Health Benefits of Red Wine vs. Grape Juice

We keep hearing about the benefits of drinking red wine, so why not drink grape juice instead? It has the same benefits, plus no alcohol, right?

WRONG! According to a report on NYTimes red wine is probably better for you than grape juice because the fermentation process involved in making wine changes the makeup of the juice, and the skin of the grape, which is loaded with healthful antioxidants, is more likely to be used in the winemaking process. This is according to Dr. Antonia Trichopoulou, a professor and director of the World Health Organization Collaborating Center for Nutrition at the University of Athens School of Medicine in Greece.

The color of the wine indicates how many healthful nutrients known as polyphenols the drink contains. “Red has more than white, and white more than beer,” said Dr. Miguel Ángel Martínez González of the University of Navarra in Spain. Red wine also contains alcohol, and many observational studies have shown that drinking alcoholic beverages in moderation reduces the risk of coronary heart disease, he said, by increasing levels of healthy HDL cholesterol and reducing the clumping of platelets that can lead to clots inside blood vessels.

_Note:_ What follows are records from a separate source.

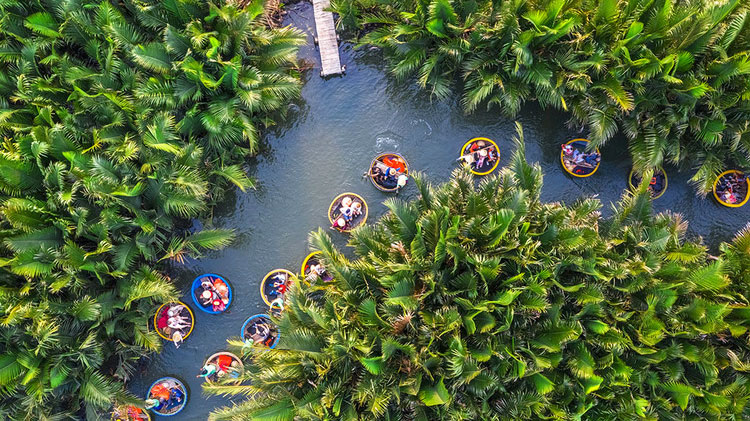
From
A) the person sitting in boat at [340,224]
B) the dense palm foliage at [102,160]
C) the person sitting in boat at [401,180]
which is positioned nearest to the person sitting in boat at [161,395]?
the dense palm foliage at [102,160]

A compound that may be responsible in part for wine’s health benefits, called resveratrol, is also present in grape juice. But it’s almost impossible to tell how much there is in a particular glass of wine or grape juice, and naturally occurring levels of resveratrol may be too low to have a pronounced effect on health, said Leonard Guarente, who studies the biology of aging at M.I.T.

“There’s a tremendous variability in the amount of resveratrol even from one wine type and one batch to another,” said Dr. Guarente, who started a company that sells supplements that contain a resveratrol cousin.

Grape juice is also high in sugar, and people tend to drink a lot of it, which could be unhealthy, said Sara Baer-Sinnott, president of Oldways, a nutrition organization that advocates eating the Mediterranean diet.